There are times when I wish that I could just jump out of my own skin if only for a day or two to actually see what others see.
Other times, though, I can be happy with who I am and what I've accomplished. I try not to let the "highs" become too high and the "lows" become too low.

When I'm having good days I try to bookmark them and use them as an example of how I can deal with my emotions on a positive level. I've noticed that with my running I'm able to channel my negative thoughts into a positive vehicle and that helps.
When I'm having bad days, though, it usually centers around how I'm feeling about myself. I fight hard not to let it snowball into something bigger which can usually lead to a binge/purge pattern. Thankfully these episodes are not happening very often. I find that not letting feelings of guilt linger too often is the key for me.

Letting go of the past is not something that is easy to do but dwelling on a poor eating day etc. doesn't help either.
Finding a healthy balance between eating and exercise is something that most everyone suffers from.

When I'm having a bad day I try to remember how I've overcome these in the past. I do this by calling upon positive examples from my own experiences and this usually helps. Instead of beating myself up for a bad choice I try my best to use this as a motivation to work harder the next time. By not allowing myself to dwell too much on the negative I'm hopefully preventing things from becoming worse.

Monday, April 9, 2007

Becoming happier with your inner self

First let me apologize for not posting more often here but my running seems to have taken on a life of it's own.

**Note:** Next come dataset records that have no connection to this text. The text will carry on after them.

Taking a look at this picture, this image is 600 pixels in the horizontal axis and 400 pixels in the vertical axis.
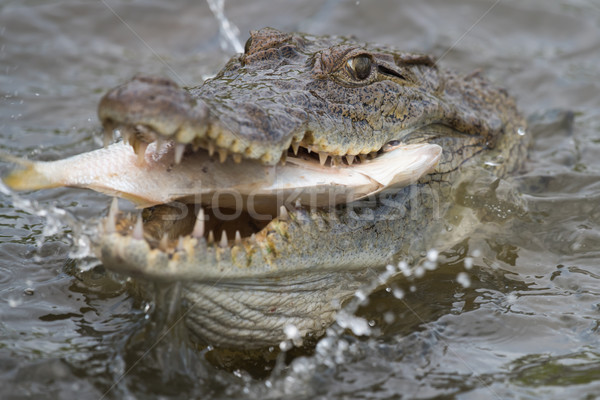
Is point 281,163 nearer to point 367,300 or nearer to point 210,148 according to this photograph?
point 210,148

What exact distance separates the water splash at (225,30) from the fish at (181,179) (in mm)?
4919

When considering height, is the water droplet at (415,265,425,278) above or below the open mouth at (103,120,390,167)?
below

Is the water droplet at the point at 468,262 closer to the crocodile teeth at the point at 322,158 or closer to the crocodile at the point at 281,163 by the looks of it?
the crocodile at the point at 281,163

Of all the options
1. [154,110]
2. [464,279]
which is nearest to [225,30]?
[464,279]

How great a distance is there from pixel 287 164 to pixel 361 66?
36.5 inches

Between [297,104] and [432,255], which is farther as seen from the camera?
[432,255]

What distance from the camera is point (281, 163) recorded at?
3.24 meters

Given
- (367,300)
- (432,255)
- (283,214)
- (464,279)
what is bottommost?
(367,300)

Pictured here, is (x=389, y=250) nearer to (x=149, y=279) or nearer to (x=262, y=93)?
(x=262, y=93)

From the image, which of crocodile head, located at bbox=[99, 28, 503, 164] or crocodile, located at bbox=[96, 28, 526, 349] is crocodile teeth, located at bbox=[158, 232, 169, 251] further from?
crocodile head, located at bbox=[99, 28, 503, 164]

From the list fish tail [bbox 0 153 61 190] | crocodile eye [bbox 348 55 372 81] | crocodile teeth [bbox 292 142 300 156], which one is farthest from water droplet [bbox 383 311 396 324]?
fish tail [bbox 0 153 61 190]

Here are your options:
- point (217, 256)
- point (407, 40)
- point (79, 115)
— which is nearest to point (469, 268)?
point (217, 256)

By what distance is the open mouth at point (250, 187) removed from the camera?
10.2 feet

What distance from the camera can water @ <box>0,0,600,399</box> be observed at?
3104 mm
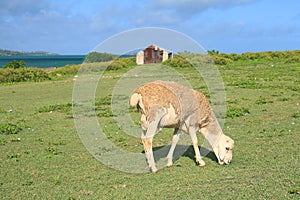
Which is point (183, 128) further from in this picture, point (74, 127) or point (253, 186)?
point (74, 127)

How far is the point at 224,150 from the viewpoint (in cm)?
810

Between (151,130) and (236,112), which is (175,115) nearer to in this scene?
(151,130)

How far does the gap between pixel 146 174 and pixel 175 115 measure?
135 cm

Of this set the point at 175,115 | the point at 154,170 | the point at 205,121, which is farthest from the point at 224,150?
the point at 154,170

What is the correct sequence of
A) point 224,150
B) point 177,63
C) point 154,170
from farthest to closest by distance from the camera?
1. point 177,63
2. point 224,150
3. point 154,170

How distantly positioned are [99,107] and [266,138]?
8366 mm

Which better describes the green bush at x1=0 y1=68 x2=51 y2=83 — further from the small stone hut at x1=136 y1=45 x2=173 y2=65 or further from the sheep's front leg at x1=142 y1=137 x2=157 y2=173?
the sheep's front leg at x1=142 y1=137 x2=157 y2=173

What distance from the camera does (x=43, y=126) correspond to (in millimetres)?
13000

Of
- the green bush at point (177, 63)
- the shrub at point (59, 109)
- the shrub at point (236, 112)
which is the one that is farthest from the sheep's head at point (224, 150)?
the green bush at point (177, 63)

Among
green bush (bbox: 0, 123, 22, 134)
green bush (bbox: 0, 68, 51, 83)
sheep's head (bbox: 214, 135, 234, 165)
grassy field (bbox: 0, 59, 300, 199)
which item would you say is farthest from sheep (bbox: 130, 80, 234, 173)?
green bush (bbox: 0, 68, 51, 83)

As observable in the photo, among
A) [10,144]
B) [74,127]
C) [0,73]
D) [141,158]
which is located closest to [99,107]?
[74,127]

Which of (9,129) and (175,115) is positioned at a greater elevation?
(175,115)

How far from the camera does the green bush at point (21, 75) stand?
32.1m

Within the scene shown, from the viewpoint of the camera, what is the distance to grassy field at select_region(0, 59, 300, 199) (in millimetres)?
6637
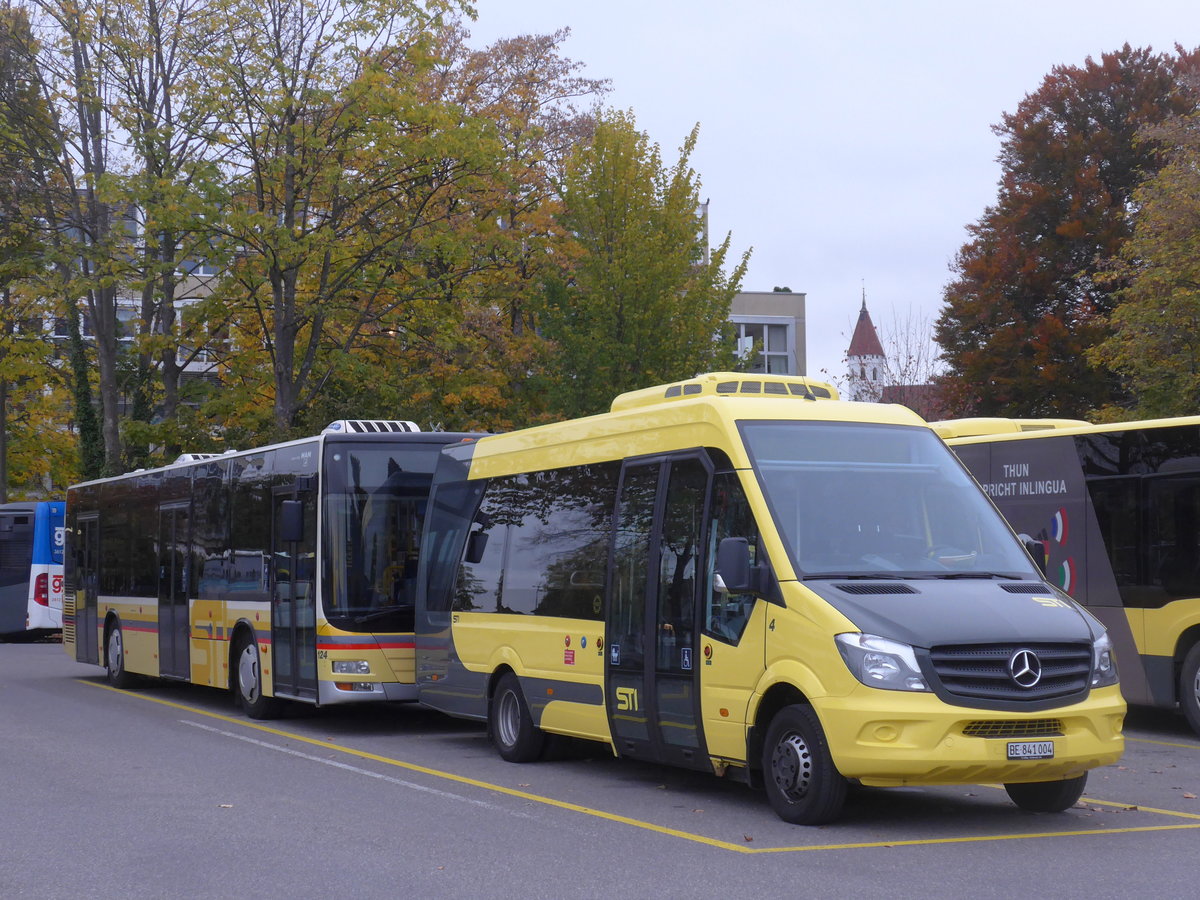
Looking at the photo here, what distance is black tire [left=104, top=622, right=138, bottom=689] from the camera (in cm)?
2289

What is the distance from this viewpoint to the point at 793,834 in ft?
30.0

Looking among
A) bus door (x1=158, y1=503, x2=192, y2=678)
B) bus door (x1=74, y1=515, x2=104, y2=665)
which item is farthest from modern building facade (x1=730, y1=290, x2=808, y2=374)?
bus door (x1=158, y1=503, x2=192, y2=678)

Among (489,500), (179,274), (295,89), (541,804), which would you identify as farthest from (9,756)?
(179,274)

Tonight I met this amazing person who also has an eating disorder and it sparked me to write something in my blog about it.

It never ceases to amaze me how this disorder can manifest itself in many different ways and then rear it's ugly head for no particular reason. It is something that I think about on a daily basis but try not to let it dominate my life. For me, it's all about coming to grips with who I am and how I want to live my life. I know that for me, it's all about body image and that is what usually triggers a bulimic episode. How people view me has little effect because it's how I see myself that I focus on.

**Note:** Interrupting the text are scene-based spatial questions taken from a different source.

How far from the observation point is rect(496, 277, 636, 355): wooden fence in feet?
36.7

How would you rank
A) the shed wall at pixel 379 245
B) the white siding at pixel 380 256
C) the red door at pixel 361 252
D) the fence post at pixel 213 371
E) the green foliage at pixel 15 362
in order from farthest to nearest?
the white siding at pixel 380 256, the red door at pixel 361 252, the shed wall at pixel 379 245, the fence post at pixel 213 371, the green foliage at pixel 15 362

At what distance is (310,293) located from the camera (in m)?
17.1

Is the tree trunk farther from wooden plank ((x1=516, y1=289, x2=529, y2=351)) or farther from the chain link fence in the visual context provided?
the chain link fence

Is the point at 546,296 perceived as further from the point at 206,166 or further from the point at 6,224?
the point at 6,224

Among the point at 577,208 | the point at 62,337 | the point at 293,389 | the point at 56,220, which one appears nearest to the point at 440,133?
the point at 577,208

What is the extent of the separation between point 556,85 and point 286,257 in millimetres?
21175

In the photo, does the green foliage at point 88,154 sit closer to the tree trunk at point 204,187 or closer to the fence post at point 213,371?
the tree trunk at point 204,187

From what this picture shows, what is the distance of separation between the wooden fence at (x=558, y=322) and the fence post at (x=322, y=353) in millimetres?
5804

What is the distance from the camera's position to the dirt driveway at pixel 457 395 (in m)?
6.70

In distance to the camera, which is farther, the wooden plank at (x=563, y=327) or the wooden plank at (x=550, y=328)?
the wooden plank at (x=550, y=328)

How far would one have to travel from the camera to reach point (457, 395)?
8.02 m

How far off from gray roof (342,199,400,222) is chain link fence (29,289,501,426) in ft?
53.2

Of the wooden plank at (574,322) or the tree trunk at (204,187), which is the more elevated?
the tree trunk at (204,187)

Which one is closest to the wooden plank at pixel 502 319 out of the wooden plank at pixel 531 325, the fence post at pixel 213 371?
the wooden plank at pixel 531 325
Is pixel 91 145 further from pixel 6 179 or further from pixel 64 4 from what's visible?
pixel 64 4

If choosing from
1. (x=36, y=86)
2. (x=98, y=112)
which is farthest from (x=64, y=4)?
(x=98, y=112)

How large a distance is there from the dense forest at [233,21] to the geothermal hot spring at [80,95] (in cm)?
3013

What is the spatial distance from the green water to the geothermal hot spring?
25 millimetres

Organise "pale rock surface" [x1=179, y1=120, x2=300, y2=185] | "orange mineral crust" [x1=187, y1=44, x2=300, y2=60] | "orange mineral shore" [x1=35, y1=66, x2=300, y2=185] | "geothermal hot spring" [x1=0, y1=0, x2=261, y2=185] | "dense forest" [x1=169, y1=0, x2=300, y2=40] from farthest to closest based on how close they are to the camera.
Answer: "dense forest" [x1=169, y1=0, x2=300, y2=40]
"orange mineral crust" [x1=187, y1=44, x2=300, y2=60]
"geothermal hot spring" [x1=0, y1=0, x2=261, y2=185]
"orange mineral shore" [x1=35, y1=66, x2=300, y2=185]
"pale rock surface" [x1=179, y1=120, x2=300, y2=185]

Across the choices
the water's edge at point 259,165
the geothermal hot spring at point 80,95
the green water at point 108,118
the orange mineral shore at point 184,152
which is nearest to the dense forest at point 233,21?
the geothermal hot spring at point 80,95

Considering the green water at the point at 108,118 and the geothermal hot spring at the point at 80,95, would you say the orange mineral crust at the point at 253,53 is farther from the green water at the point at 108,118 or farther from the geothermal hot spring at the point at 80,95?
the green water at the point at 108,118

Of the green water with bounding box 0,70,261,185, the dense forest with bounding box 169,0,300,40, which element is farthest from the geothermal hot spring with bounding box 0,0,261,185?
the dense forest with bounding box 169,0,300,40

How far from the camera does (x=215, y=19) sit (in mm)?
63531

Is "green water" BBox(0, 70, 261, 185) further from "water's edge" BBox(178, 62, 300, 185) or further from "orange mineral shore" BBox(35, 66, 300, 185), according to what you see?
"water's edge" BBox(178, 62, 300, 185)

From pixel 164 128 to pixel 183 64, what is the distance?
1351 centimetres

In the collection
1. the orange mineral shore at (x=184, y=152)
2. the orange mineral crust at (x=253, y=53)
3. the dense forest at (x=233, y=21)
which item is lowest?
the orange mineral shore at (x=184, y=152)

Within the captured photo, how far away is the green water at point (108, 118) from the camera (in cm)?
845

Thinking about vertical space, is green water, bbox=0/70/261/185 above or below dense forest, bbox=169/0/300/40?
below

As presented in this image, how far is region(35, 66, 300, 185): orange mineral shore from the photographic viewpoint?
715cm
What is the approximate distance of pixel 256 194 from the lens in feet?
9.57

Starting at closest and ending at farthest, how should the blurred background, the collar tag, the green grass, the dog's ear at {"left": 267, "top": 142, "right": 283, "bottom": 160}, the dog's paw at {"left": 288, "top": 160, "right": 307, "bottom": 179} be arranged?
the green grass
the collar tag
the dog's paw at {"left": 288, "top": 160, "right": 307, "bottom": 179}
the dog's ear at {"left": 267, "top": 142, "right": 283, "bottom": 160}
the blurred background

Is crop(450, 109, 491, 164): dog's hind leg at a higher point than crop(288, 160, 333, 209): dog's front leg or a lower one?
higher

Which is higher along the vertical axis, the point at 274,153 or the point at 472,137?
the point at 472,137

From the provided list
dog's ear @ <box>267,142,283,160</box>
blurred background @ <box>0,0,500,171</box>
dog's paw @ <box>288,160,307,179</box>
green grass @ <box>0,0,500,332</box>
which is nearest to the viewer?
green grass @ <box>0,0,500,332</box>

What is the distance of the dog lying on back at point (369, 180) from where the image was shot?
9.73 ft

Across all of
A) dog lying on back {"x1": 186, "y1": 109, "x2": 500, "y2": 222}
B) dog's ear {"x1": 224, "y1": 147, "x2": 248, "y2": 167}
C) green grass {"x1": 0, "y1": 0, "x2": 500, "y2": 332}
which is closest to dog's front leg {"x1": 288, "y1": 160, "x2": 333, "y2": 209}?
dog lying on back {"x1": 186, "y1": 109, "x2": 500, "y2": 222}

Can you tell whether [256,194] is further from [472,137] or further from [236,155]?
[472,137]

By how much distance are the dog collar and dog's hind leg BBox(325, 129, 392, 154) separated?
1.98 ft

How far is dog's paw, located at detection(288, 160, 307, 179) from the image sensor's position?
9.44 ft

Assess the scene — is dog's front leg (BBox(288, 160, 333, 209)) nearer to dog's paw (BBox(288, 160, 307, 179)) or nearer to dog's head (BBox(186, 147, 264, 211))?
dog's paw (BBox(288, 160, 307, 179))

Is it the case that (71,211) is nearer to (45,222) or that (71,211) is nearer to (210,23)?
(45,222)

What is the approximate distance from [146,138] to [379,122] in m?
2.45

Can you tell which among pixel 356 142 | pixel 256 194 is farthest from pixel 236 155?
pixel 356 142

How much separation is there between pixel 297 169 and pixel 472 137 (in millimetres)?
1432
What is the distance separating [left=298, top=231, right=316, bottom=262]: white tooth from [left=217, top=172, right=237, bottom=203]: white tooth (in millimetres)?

I have good and bad days like anyone else who suffers from ED and what I'm trying to focus on is becoming happier with my inner self.
I'm not an overly religious person, but for me, I've found that I can control my inner peace by trying to focus on positive aspects in my life. My outlet to dump some, if not all, of my negative thoughts is my running. Many of my friends call me the "King of Junk Miles." What that refers to is running more than I need to.

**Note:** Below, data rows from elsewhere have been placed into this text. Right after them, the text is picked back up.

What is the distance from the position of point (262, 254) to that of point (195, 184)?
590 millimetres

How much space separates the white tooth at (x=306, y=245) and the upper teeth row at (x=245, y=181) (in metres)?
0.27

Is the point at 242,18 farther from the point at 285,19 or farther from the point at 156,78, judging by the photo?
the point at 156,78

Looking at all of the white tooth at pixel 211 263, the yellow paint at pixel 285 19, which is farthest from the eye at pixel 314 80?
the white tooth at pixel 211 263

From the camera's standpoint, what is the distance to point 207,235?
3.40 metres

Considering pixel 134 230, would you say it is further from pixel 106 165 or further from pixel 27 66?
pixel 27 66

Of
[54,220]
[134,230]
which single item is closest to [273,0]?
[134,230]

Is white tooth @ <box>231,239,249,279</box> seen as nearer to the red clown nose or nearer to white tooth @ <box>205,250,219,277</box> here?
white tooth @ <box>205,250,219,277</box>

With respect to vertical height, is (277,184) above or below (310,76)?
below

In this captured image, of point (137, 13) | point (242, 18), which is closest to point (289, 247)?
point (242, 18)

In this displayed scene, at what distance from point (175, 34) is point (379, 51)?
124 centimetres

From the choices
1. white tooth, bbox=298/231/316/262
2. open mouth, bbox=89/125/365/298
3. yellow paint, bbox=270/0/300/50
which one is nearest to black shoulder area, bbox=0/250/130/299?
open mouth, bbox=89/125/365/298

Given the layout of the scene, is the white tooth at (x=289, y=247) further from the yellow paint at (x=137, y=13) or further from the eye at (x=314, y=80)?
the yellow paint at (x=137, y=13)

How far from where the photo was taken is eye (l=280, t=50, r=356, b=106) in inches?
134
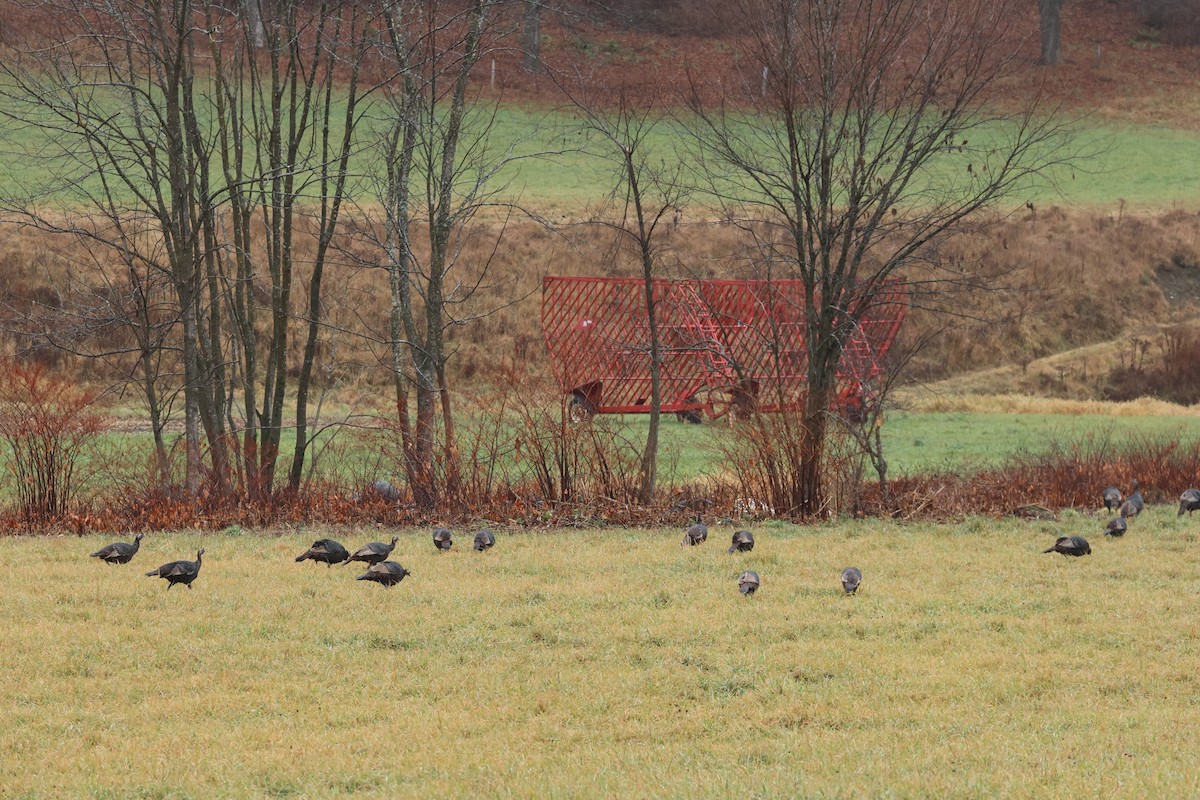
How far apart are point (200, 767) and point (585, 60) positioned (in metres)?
45.7

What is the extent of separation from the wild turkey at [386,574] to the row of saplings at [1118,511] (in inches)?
198

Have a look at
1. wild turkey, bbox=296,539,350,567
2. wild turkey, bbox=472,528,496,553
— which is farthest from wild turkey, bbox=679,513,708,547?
wild turkey, bbox=296,539,350,567

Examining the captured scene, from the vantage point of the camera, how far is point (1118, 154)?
46000 mm

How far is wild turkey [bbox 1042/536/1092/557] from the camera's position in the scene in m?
9.59

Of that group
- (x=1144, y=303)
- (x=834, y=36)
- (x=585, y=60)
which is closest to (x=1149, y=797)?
(x=834, y=36)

However, only my closest friend knows WHY I have to run. It has nothing to do with training but instead allows me to start my day off on a positive note. If I have any residual negative feelings from the day before, I can go for a run, process them and then leave them on the road. I find that nothing even comes close to the feeling of peace I get when I'm running. Some people find this in art, music or reading. Whatever it is though, you need to find a healthy outlet to deal with what you are thinking about or eventually it will come back to haunt you.

Another friend of mine told me today that she thought I was running "away" from something. I've been thinking about that quite a bit and I honestly feel like I am running "towards" something. I think that "something" is becoming happier with myself on a more consistent basis.